Selected excerpt:
BEGIN
Probably, in the effort to prop up the rebel administration, the Libya Contact Group will continue to support NATO’s air strikes of pro-Gaddafi territories while the rebels intensify their anti-Gaddafi manouevres through underground contact cells in the hope that his opponents in the territories currently under his control will muster up enough bravado to incite uprisings for them to capitalize on.

Such measures have their negative backlash too. Now that Gaddafi has begun appealing to the nationalist spirit of his loyalists and given out millions of AK 47 assault rifles to them, it is obvious that the situation is definitely building up to a catastrophic point. I foresee violent confrontations and the likelihood of bloodshed. The immediate future looks drearier than expected — rather paradoxically so in a situation where people claim to be looking for a political solution to the crisis but are instead only reinforcing earlier hostilities against the Gaddafi faction.

What makes the Libyan crisis particularly intriguing is the fact that it is a civil war, not just an uprising by civilians to oust Gaddafi from power. What has happened since the Benghazi-based rebels over-ran the local military base and armed themselves to the teeth to fight Gaddafi is complicated and defies the military solution that the West quickly went for.

In this intricate web of a civil war — and considering the protracted stalemate that the military option has wrought — any effort to solve the problem must be holistic. It must be made in good faith and the interested parties totally committed to making peace and restoring normalcy to the country.

No half-hearted approach by way of discrimination against any party will lead to an amicable resolution of the conflict. Unfortunately, though, that is not what today’s meeting has provided. This so-called “political solution” will definitely add to the nightmare that the Libyan conflict has turned out to be for those who have unwittingly underrated Gaddafi’s resolve to resist his opponents.
END
Explore the material:
**a)** In the passage on the Libyan crisis, what does Gaddafi give out to his loyalists?
**b)** Translate this sentence from the passage on the Libyan crisis into Spanish: "I foresee violent confrontations and the likelihood of bloodshed."

Saved entries:
BEGIN
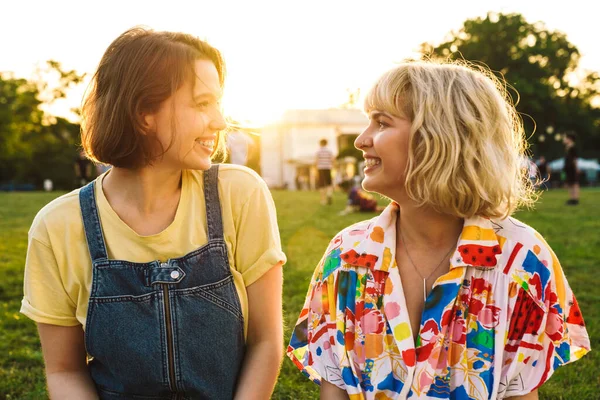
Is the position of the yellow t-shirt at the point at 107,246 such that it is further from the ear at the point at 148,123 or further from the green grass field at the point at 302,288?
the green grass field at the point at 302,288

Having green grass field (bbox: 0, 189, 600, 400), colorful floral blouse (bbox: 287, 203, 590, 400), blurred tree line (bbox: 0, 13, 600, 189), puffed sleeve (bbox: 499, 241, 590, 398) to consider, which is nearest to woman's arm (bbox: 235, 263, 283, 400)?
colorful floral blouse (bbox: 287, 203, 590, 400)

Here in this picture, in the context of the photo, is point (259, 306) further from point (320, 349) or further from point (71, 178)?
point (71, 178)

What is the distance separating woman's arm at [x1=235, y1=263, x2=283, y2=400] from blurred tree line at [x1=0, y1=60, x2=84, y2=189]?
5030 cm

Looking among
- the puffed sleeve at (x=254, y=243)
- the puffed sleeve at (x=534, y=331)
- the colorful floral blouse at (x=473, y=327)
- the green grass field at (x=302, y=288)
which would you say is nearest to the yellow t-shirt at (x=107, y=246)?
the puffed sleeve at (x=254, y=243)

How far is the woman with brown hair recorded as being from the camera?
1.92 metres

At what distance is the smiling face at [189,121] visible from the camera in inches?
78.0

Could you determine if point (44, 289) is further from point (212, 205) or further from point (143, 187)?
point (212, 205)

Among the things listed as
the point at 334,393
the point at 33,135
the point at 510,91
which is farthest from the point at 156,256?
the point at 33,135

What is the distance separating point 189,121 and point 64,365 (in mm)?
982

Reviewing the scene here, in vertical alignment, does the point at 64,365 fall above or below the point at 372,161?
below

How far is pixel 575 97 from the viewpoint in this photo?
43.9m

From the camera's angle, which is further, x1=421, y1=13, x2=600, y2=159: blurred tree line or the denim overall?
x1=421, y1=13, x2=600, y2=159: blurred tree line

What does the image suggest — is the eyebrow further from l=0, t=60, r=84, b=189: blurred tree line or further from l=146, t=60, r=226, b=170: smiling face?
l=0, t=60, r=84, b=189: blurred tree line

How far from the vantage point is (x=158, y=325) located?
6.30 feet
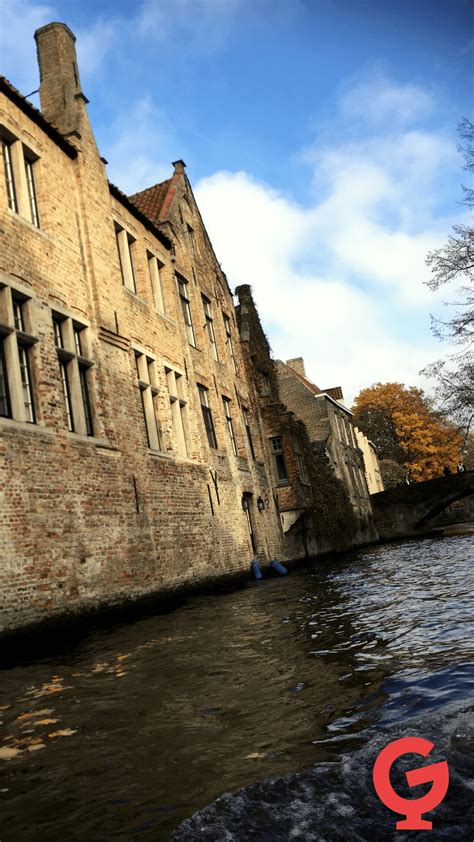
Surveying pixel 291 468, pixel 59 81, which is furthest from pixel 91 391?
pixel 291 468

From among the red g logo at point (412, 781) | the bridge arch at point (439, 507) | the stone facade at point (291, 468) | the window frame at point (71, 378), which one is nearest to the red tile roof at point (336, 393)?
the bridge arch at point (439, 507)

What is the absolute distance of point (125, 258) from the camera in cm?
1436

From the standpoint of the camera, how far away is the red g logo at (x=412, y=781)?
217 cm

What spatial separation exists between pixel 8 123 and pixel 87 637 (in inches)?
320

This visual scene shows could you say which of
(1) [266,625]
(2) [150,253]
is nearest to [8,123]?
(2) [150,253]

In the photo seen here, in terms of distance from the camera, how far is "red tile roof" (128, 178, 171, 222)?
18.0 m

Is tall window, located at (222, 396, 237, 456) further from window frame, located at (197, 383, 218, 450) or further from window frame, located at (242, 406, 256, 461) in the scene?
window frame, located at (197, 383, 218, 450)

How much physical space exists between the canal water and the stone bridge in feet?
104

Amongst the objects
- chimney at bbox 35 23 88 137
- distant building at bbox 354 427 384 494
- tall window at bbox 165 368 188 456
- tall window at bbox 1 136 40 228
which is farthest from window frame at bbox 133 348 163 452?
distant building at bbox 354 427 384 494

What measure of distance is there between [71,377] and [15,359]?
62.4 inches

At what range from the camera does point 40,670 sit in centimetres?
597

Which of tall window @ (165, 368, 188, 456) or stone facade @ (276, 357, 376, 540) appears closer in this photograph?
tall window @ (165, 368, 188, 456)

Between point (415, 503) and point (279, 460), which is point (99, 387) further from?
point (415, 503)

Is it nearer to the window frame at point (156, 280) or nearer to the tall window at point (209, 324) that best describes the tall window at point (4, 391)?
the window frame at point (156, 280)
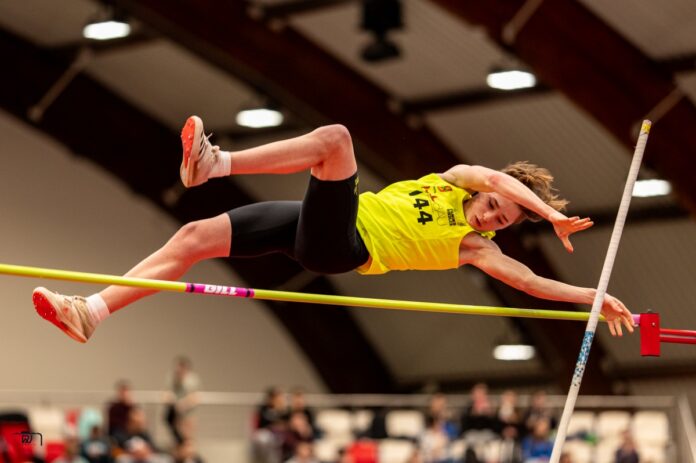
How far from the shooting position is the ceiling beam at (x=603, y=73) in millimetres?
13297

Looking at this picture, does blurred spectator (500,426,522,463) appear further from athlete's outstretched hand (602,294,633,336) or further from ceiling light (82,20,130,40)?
END
Solutions:
**a)** Millions of AK 47 assault rifles.

**b)** Preveo enfrentamientos violentos y la probabilidad de derramamiento de sangre.